Only individuals who had been affected could apply for a remedy, Ottawa maintained.
Josh Paterson, BCCLA executive director, ridiculed the suggestion the Liberal administration was seeking legal clarity; it was firing a broadside at the court ruling.
He was dismissive of the federal argument: “They’re essentially saying to the court, ‘Don’t worry, we’ve got this. We promise in future that we’ll administer the existing law in a way that doesn’t violate people’s constitutional rights. Just trust us.’ ... They would have us all believe they’ve learned a good lesson from this judgment but, boy, in the future they are going to do better.”
Justice Peter Leask’s 54,000word decision in January was pellucid and brutal.
He said the laws that permit prolonged solitary confinement violated the Charter of Rights and Freedoms, failed to provide an independent review of such decisions, deprived inmates of the right to counsel at the review, caused permanent harm and made prisons and society less safe.
He concluded the laws breached the right to life, liberty, and security of the person because segregation increased their risk of self-harm and suicide.
During a 36-day trial last year, experts testified that prolonged isolation can trigger mental illness where none existed and exacerbate pre-existing psychiatric conditions.
Thousands of prisoners were subjected to lengthy stints in solitary over the last 40 years — alone for up to 23 hours a day sometimes for months, sometimes years.
Victims of prolonged segregation, their families and families of individuals who have died in confinement gave passionate testimony of the anguish and suffering caused by such isolation.
The now-retired justice held the laws discriminated against the mentally ill, the disabled and First Nations, but he suspended the effect of his judgment for a year to give the government time to fix the situation.
Leask said there should be time limits of 15 days on solitary — longer periods are considered torture by the UN — and the government indicated it could implement that international standard.
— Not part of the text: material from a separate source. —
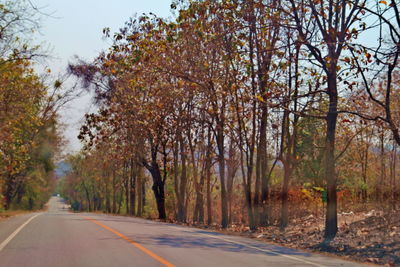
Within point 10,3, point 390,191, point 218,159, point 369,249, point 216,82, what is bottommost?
point 369,249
There are about 14,000 inmates in federal institutions — nearly 700 women.
One in four incarcerated men and more than 40 per cent of imprisoned women spend some time in segregation annually.
The total in segregation declined from 815 in 2011-12 (five per cent of the total) to 430 in 2016-17 (three per cent of the total).
“While the average length of stay in AS in the 2015-2016 fiscal year was down 28 days, 43 per cent of inmates still stay in longer than 16 days, 26.9 per cent stay in longer than 31 days, 12.4 per cent stay in longer than 61 days, 9.1 per cent stay in longer than 91 days, and 5.7 per cent longer than 121 days,” the two groups said in their response.
The prime minister included as goals in his mandate letter to Attorney General Jody WilsonRaybould the abolition of indefinite solitary confinement and a ban on placing women in solitary for more than 15 days.
That has yet to occur.
Still, the government has a bill before Parliament that would place presumptive limits on segregation and provide for independent, external review.